## SUPPLIED RECORDS
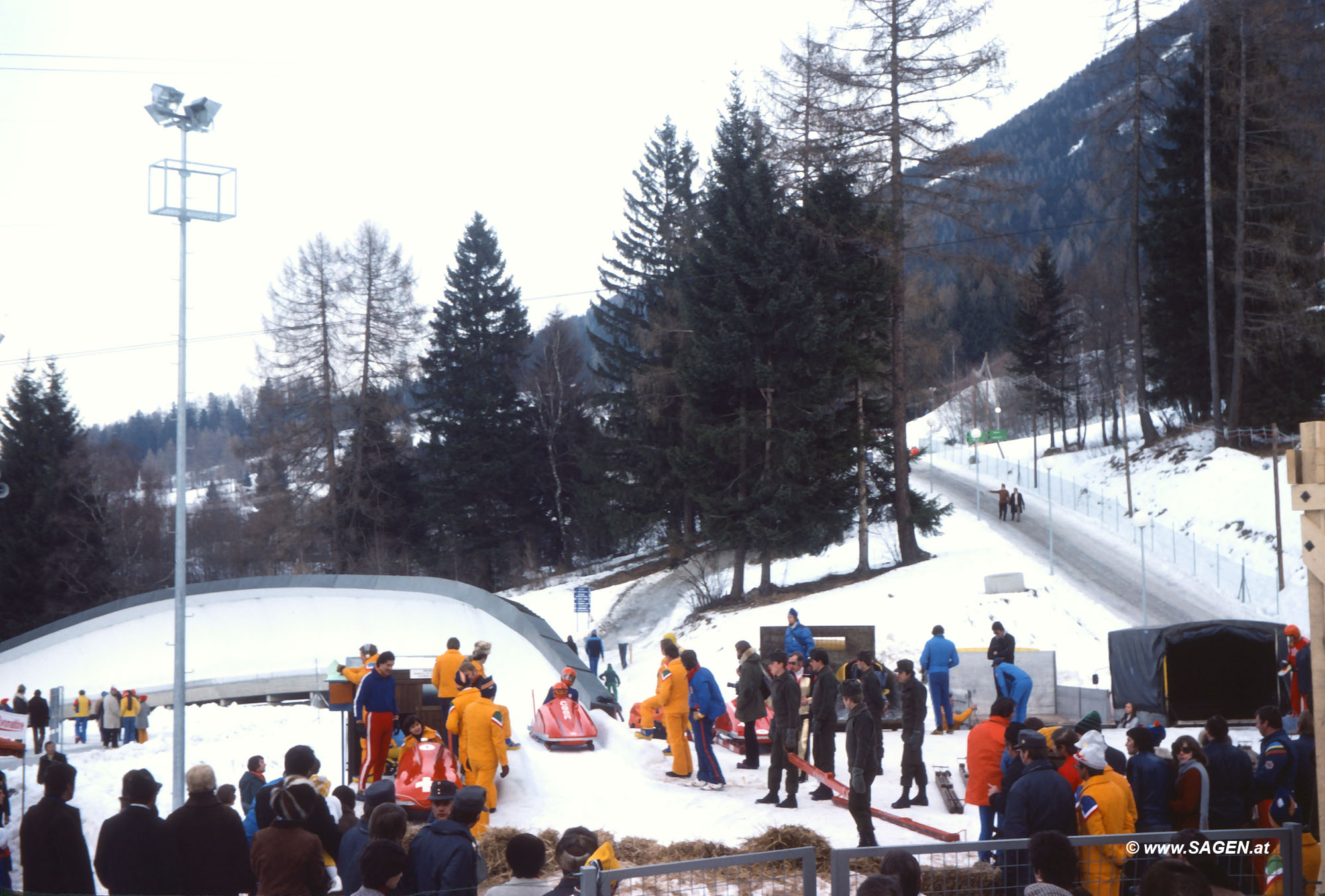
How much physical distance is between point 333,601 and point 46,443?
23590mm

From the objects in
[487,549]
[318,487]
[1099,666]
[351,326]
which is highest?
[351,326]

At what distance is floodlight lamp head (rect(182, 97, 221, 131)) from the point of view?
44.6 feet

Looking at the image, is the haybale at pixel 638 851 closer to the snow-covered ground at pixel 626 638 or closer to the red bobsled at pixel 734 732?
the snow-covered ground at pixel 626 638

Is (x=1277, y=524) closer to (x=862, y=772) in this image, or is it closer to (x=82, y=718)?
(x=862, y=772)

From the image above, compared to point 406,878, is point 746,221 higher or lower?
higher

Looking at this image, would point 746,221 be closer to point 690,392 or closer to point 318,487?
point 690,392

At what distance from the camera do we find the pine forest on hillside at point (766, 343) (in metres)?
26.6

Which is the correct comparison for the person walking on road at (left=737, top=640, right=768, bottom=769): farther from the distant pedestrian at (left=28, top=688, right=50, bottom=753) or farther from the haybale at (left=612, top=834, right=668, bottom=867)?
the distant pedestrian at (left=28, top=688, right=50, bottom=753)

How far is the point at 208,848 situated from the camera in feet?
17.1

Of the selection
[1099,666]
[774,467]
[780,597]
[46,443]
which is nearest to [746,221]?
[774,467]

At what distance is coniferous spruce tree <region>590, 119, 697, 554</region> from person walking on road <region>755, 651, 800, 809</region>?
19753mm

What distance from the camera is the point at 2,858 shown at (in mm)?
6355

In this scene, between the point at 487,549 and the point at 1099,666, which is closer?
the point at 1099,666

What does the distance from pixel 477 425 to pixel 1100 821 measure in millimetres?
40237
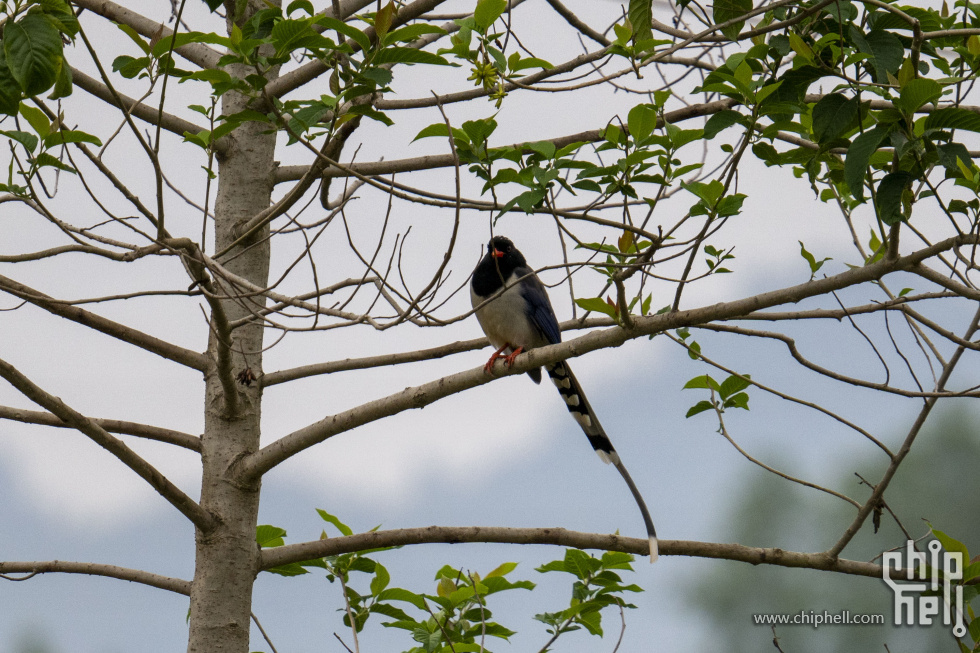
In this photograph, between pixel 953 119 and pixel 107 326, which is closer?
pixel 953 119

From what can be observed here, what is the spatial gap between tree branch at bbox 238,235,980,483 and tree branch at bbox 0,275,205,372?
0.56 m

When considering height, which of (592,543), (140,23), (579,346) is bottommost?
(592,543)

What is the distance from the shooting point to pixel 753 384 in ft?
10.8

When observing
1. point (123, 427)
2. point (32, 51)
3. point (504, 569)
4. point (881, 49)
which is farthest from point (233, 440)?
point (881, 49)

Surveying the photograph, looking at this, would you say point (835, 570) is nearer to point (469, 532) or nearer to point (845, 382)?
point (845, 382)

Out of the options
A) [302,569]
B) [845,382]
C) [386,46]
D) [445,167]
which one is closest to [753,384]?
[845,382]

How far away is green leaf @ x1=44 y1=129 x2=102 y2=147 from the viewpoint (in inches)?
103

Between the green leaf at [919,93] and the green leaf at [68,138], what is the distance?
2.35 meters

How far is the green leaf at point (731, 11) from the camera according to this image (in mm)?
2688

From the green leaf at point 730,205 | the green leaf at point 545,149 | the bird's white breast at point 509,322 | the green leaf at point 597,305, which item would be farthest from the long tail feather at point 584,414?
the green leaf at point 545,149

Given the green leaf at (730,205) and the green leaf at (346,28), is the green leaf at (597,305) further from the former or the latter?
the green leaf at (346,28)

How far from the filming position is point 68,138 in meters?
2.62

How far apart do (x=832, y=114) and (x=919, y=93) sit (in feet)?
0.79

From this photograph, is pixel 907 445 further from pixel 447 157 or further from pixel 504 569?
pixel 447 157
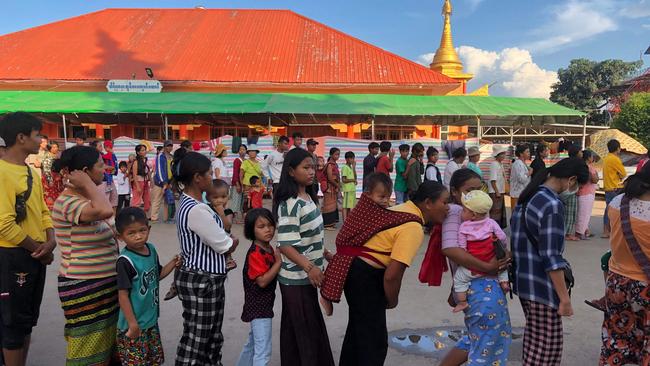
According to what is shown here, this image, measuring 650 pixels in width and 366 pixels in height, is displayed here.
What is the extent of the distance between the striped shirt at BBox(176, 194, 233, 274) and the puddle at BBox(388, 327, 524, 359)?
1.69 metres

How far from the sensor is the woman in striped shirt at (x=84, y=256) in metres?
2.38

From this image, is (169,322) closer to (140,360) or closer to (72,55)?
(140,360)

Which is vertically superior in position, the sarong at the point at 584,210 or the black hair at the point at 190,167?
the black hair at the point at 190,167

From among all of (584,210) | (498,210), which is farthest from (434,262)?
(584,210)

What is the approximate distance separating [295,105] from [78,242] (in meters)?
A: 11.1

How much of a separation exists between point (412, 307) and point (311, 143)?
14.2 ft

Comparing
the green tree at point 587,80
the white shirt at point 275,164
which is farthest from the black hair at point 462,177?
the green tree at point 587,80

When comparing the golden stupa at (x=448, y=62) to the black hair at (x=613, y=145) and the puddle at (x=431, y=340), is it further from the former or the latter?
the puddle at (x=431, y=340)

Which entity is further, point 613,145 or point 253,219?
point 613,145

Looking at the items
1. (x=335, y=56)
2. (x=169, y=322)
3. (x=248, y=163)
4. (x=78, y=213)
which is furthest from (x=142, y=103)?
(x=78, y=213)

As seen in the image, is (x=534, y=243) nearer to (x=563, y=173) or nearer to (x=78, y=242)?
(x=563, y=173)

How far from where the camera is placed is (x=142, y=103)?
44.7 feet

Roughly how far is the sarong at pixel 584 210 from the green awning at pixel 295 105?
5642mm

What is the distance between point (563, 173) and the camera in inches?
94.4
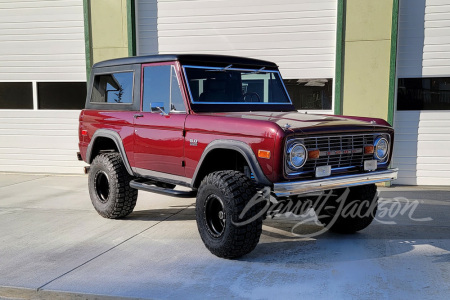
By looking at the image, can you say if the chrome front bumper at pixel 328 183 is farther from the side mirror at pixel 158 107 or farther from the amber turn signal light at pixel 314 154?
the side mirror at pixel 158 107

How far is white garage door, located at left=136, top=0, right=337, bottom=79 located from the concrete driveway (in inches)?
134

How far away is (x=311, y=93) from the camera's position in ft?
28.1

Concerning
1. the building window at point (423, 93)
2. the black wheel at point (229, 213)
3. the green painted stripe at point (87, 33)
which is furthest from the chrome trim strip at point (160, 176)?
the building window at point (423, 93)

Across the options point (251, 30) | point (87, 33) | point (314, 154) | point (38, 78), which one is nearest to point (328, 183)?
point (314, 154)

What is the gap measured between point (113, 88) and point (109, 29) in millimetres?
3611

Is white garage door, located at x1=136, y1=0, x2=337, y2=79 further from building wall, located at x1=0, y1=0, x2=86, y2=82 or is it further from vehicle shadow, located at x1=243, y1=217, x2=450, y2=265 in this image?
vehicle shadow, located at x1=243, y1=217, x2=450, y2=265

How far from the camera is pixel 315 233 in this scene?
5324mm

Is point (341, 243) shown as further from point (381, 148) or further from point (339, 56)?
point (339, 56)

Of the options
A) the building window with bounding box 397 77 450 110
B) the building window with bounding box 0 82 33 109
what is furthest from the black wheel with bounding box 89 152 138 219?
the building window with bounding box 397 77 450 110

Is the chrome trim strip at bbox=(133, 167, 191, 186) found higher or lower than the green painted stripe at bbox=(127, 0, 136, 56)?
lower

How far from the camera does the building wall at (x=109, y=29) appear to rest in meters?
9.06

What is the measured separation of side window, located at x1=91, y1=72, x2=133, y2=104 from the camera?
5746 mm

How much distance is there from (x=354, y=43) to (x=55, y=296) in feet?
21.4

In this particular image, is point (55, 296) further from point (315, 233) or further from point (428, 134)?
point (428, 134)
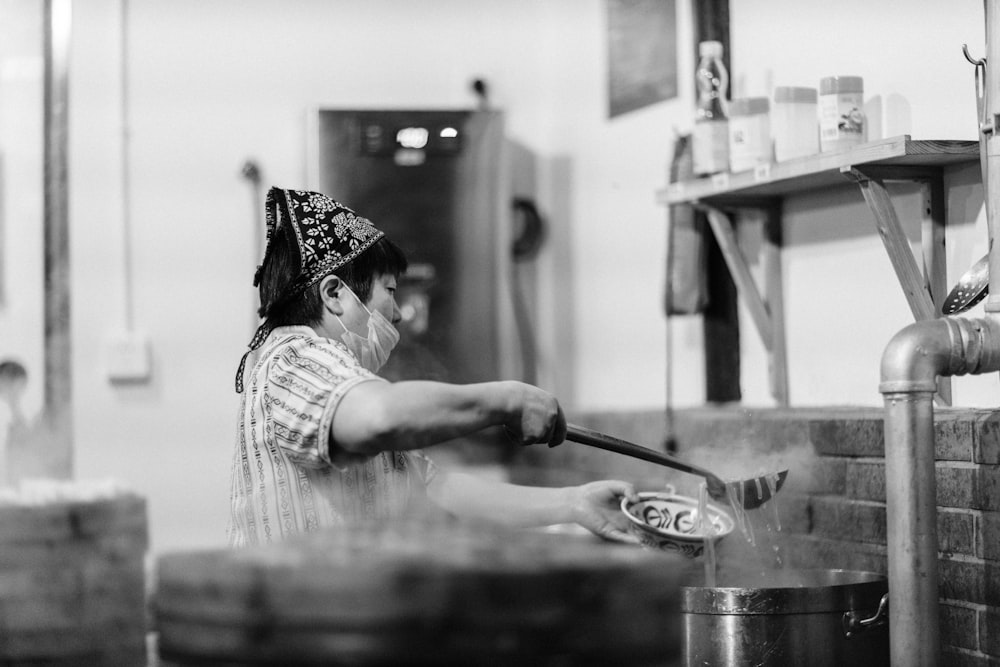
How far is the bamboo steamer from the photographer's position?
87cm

## WHAT THIS TASK INVOLVES
The records above must be transcribed exactly. Pictures are left out of the copy.

## RESULT OF THE TASK
How much physical distance is between point 333,601 and point 46,443?
23590mm

From the objects in
[487,549]
[318,487]
[1099,666]
[351,326]
which is highest?
[351,326]

At what distance is floodlight lamp head (rect(182, 97, 221, 131)) from the point of view?
44.6 feet

Looking at the image, is the haybale at pixel 638 851 closer to the snow-covered ground at pixel 626 638 or closer to the red bobsled at pixel 734 732?
the snow-covered ground at pixel 626 638

Is (x=1277, y=524) closer to (x=862, y=772) in this image, or is it closer to (x=82, y=718)?
(x=862, y=772)

From the image above, compared to point 406,878, is point 746,221 higher or lower?
higher

Looking at this image, would point 746,221 be closer to point 690,392 or closer to point 318,487?
point 690,392

At what distance from the camera do we find the pine forest on hillside at point (766, 343) (in metres)?
26.6

Which is the correct comparison for the person walking on road at (left=737, top=640, right=768, bottom=769): farther from the distant pedestrian at (left=28, top=688, right=50, bottom=753) or farther from the haybale at (left=612, top=834, right=668, bottom=867)?
the distant pedestrian at (left=28, top=688, right=50, bottom=753)

How far is the point at 208,848 situated from the camera in feet?
17.1

Of the selection
[1099,666]
[774,467]
[780,597]
[46,443]
which is nearest to [746,221]?
[774,467]

At what distance is coniferous spruce tree <region>590, 119, 697, 554</region> from person walking on road <region>755, 651, 800, 809</region>?
19753mm

What distance from the camera is the point at 2,858 shown at (in mm)?
6355

In this scene, between the point at 487,549 and the point at 1099,666, which is closer?
the point at 1099,666

What does the distance from pixel 477 425 to pixel 1100 821 measure in millimetres?
40237
In this photograph, between pixel 953 119 and pixel 107 326, which is closer?
pixel 953 119

From what can be observed here, what is the spatial gap between tree branch at bbox 238,235,980,483 and tree branch at bbox 0,275,205,372?
0.56 m

When considering height, which of (592,543), (140,23), (579,346) is bottommost?
(592,543)

What is the distance from the shooting point to pixel 753 384 in ft?
10.8

When observing
1. point (123, 427)
2. point (32, 51)
3. point (504, 569)
4. point (881, 49)
which is farthest from point (233, 440)?
point (881, 49)

Surveying the photograph, looking at this, would you say point (835, 570) is nearer to point (469, 532) or nearer to point (845, 382)?
point (845, 382)

Out of the options
A) [302,569]
B) [845,382]
C) [386,46]
D) [445,167]
which one is closest to [753,384]?
[845,382]

How far away is green leaf @ x1=44 y1=129 x2=102 y2=147 from the viewpoint (in inches)?
103

Between the green leaf at [919,93] and the green leaf at [68,138], what is the distance?
2.35 meters

How far is the green leaf at point (731, 11) from the camera according to this image (in mm)?
2688

From the green leaf at point 730,205 | the green leaf at point 545,149 | the bird's white breast at point 509,322 | the green leaf at point 597,305, which item would be farthest from the long tail feather at point 584,414?
the green leaf at point 545,149

Given the green leaf at (730,205) and the green leaf at (346,28), is the green leaf at (597,305) further from the former or the latter?
the green leaf at (346,28)

How far from the filming position is point 68,138 in meters?
2.62

How far apart do (x=832, y=114) and (x=919, y=93) sit (in feet)?
0.79

From this photograph, is pixel 907 445 further from pixel 447 157 or further from pixel 504 569?
pixel 447 157
According to what is shown here, this image, measuring 650 pixels in width and 366 pixels in height, is displayed here.
What is the extent of the distance between the striped shirt at BBox(176, 194, 233, 274) and the puddle at BBox(388, 327, 524, 359)?
1.69 metres

How far from the sensor is the woman in striped shirt at (x=84, y=256) in metres?
2.38

From this image, is (169,322) closer to (140,360) or closer to (72,55)?
(140,360)

Which is vertically superior in position, the sarong at the point at 584,210 or the black hair at the point at 190,167?
the black hair at the point at 190,167

From among all of (584,210) | (498,210), which is farthest from (434,262)?
(584,210)

What is the approximate distance separating [295,105] from [78,242] (in meters)?
A: 11.1

How much of a separation exists between point (412, 307) and point (311, 143)?
14.2 ft

Comparing
the green tree at point 587,80
the white shirt at point 275,164
which is farthest from the black hair at point 462,177?
the green tree at point 587,80

When comparing the golden stupa at (x=448, y=62) to the black hair at (x=613, y=145) and the puddle at (x=431, y=340), is it further from the former or the latter?
the puddle at (x=431, y=340)

Which entity is further, point 613,145 or point 253,219?
point 613,145

Looking at the items
1. (x=335, y=56)
2. (x=169, y=322)
3. (x=248, y=163)
4. (x=78, y=213)
which is furthest from (x=142, y=103)?
(x=78, y=213)

As seen in the image, is (x=534, y=243) nearer to (x=563, y=173) or nearer to (x=78, y=242)?
(x=563, y=173)

How far from where the camera is placed is (x=142, y=103)?
44.7 feet

Roughly how far is the sarong at pixel 584 210 from the green awning at pixel 295 105?
5642mm

What is the distance between point (563, 173) and the camera in inches?
94.4
By looking at the image, can you say if the chrome front bumper at pixel 328 183 is farther from the side mirror at pixel 158 107 or farther from the amber turn signal light at pixel 314 154?
the side mirror at pixel 158 107

How far is white garage door, located at left=136, top=0, right=337, bottom=79 located from the concrete driveway (in inches)?
134

How far away is (x=311, y=93) from the camera's position in ft?
28.1

Concerning
1. the building window at point (423, 93)
2. the black wheel at point (229, 213)
3. the green painted stripe at point (87, 33)
which is furthest from the chrome trim strip at point (160, 176)?
the building window at point (423, 93)

Across the options point (251, 30) | point (87, 33) | point (314, 154) | point (38, 78), which one is nearest to point (328, 183)?
point (314, 154)

What is the gap measured between point (113, 88) and point (109, 29) in millimetres?
3611

Is white garage door, located at x1=136, y1=0, x2=337, y2=79 further from building wall, located at x1=0, y1=0, x2=86, y2=82 or is it further from vehicle shadow, located at x1=243, y1=217, x2=450, y2=265 in this image?
vehicle shadow, located at x1=243, y1=217, x2=450, y2=265

How far from the camera is pixel 315 233 in this scene?
5324mm

Is point (341, 243) shown as further from point (381, 148) or further from point (339, 56)?
point (339, 56)

Of the options
A) the building window with bounding box 397 77 450 110
B) the building window with bounding box 0 82 33 109
what is furthest from the black wheel with bounding box 89 152 138 219?
the building window with bounding box 397 77 450 110

Is the chrome trim strip at bbox=(133, 167, 191, 186) found higher or lower than the green painted stripe at bbox=(127, 0, 136, 56)?
lower

How far from the camera does the building wall at (x=109, y=29) appear to rest in meters?
9.06

What is the measured separation of side window, located at x1=91, y1=72, x2=133, y2=104 from the camera?
5746 mm

How much distance is there from (x=354, y=43) to (x=55, y=296) in feet?
21.4

In this particular image, is point (55, 296) further from point (315, 233) or further from point (428, 134)?
point (428, 134)
How far is the bamboo steamer from the photographer's position?
87cm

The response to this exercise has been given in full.